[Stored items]
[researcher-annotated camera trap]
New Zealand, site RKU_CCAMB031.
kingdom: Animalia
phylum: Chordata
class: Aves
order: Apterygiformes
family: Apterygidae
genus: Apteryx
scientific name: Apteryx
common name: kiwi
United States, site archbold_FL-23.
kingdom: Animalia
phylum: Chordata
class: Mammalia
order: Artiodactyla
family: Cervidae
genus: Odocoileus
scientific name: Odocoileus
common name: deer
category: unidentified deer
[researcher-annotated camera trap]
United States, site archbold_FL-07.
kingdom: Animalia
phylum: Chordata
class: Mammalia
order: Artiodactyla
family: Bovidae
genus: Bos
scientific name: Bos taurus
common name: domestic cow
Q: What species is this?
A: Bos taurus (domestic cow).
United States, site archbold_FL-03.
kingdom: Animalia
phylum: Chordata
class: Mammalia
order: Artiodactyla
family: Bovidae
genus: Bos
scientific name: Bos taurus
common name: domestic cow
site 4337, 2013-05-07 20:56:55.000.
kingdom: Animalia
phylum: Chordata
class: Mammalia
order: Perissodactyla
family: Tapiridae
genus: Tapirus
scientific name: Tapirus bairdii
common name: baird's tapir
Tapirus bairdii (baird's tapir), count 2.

> **About this exercise**
In full and without alteration, repeat the records.

> **Solution to the problem**
[researcher-annotated camera trap]
New Zealand, site RKU_CCAMB031.
kingdom: Animalia
phylum: Chordata
class: Aves
order: Apterygiformes
family: Apterygidae
genus: Apteryx
scientific name: Apteryx
common name: kiwi
United States, site archbold_FL-23.
kingdom: Animalia
phylum: Chordata
class: Mammalia
order: Artiodactyla
family: Cervidae
genus: Odocoileus
scientific name: Odocoileus
common name: deer
category: unidentified deer
[researcher-annotated camera trap]
United States, site archbold_FL-07.
kingdom: Animalia
phylum: Chordata
class: Mammalia
order: Artiodactyla
family: Bovidae
genus: Bos
scientific name: Bos taurus
common name: domestic cow
Q: What species is this?
A: Bos taurus (domestic cow).
United States, site archbold_FL-03.
kingdom: Animalia
phylum: Chordata
class: Mammalia
order: Artiodactyla
family: Bovidae
genus: Bos
scientific name: Bos taurus
common name: domestic cow
site 4337, 2013-05-07 20:56:55.000.
kingdom: Animalia
phylum: Chordata
class: Mammalia
order: Perissodactyla
family: Tapiridae
genus: Tapirus
scientific name: Tapirus bairdii
common name: baird's tapir
Tapirus bairdii (baird's tapir), count 2.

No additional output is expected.